Swimmer Turned Movie Star Esther Williams Dies


On this day in 2013, Esther Williams, a champion teenage swimmer who went on to star in a series of hugely popular aquatic-themed movie-musicals in the 1940s and 1950s, dies at age 91 in Beverly Hills, California.

Born on August 8, 1921, in Inglewood, California, Williams learned to swim as a child and worked at her neighborhood pool to earn the money it cost to swim there. As a teen, she won national swimming championships and hoped to compete in the 1940 Summer Olympics; however, the games were cancelled due to World War II. She went on to perform in a swimming revue, Billy Rose’s Aquacade, in San Francisco in 1940 with Olympian and “Tarzan” star Johnny Weissmuller. During this time, Williams was discovered by a talent scout for the movie studio MGM, which was looking for someone to star in a swimming musical. Louis B. Mayer, head of MGM, intended for this new film genre to match the box-office success of the ice skating movies featuring Olympic gold-winning figure skater Sonja Henie that were produced by rival movie studio 2oth Century Fox, starting in the late 1930s. Mayer reportedly told his staff, “Melt the ice, get a swimmer, make it pretty.” Williams screen-tested with Clark Gable then signed a contract with MGM.
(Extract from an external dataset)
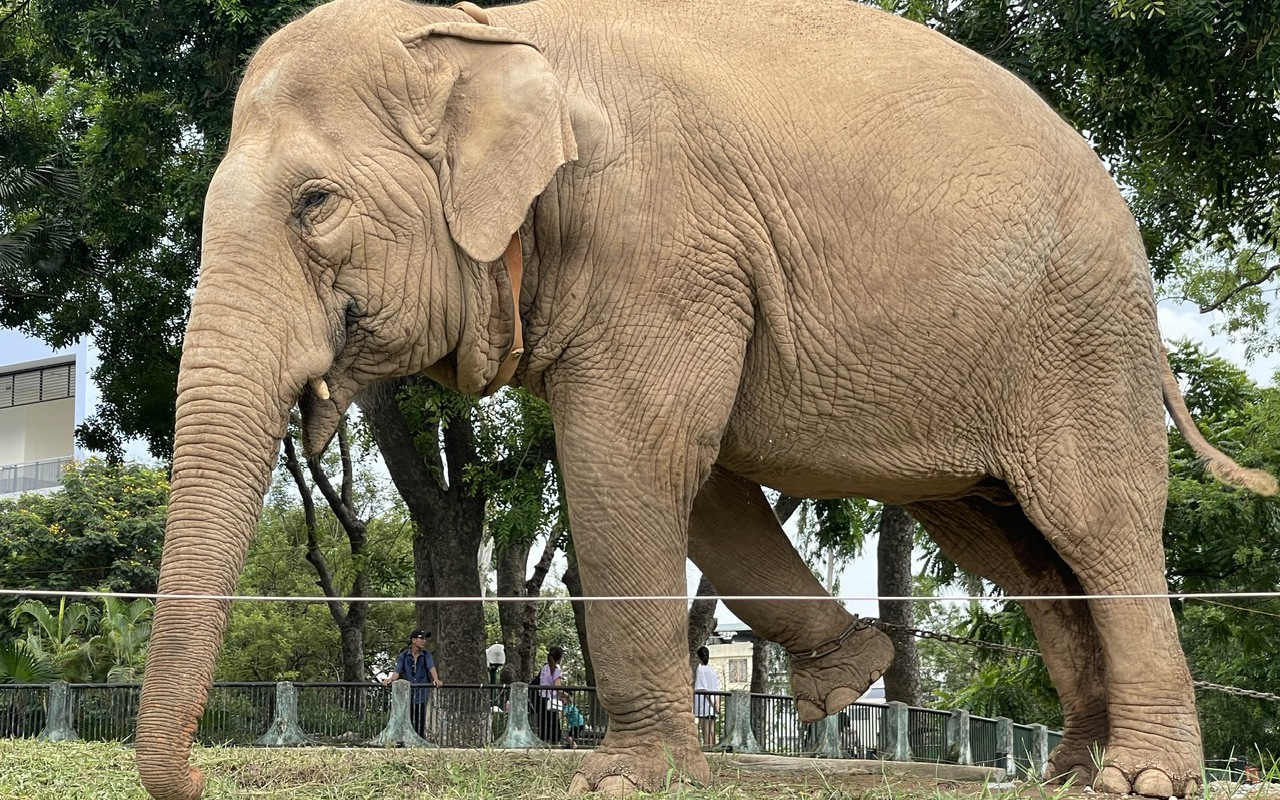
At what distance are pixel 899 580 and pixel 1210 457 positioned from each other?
11.9m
After launching her big-screen career with a non-swimming role in 1942’s “Andy Hardy’s Double Life,” Williams, clad in stylish swimsuits, made a splash in a hit string of aquatic-themed movies, including “Bathing Beauty” (1944), “Million Dollar Mermaid” (1952) and “Easy to Love” (1953). MGM built a 90-foot-square, 20-foot-deep swimming pool, at a cost of a quarter-million dollars, for its athletic star (who Time magazine once referred to as “Doris Day, underwater”) and outfitted it with then-innovative special-effects equipment, including a pedestal with a hydraulic lift that could raise Williams 50 feet out of the water. Her movies were filled with elaborately choreographed water ballets and spectacular stunts. Williams, who estimated she swam more than 1,000 miles over the course of making all her films, once broke her neck while trying to do a 50-foot dive into a pool during a movie shoot and suffered a variety of injuries while attempting other stunts.
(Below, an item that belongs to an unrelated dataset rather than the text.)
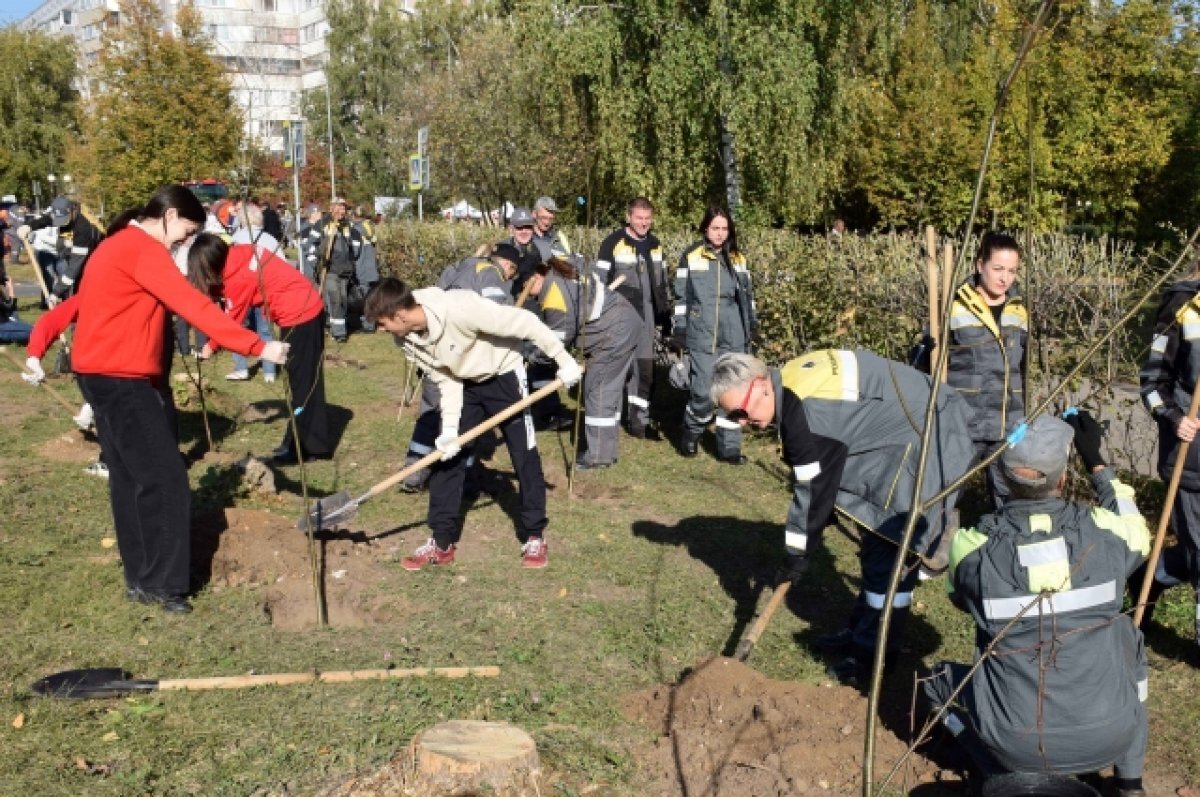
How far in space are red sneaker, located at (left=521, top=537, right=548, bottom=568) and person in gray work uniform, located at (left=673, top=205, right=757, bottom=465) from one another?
8.89ft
The popularity of swimming films eventually faded, and Williams’ last movie for MGM was 1955’s “Jupiter’s Darling.” Afterward, she made several films for other studios then retired from acting in the early 1960s. During her career, Williams appeared in some two dozen movies, working with such actors as Mickey Rooney, Van Johnson, Victor Mature, Ricardo Montalban, Frank Sinatra and Gene Kelly (Williams co-starred with the latter two in the 1949 movie-musical “Take Me Out to the Ball Game”). Asked once to name her favorite leading man, Williams said: “The water.”

After leaving Hollywood behind, Williams became a successful businesswoman, with her own lines of swimming pools and swimwear. She also helped get synchronized swimming adopted as an Olympic event, starting in 1984, and served as a TV analyst for its Olympic debut. Williams was wed four times. Her third husband was Argentine-born actor Fernando Lamas, with whom she co-starred in 1953’s “Dangerous When Wet.” The pair were married from 1969 until Lamas’ death in 1982.

Williams died in her sleep at her Beverly Hills home.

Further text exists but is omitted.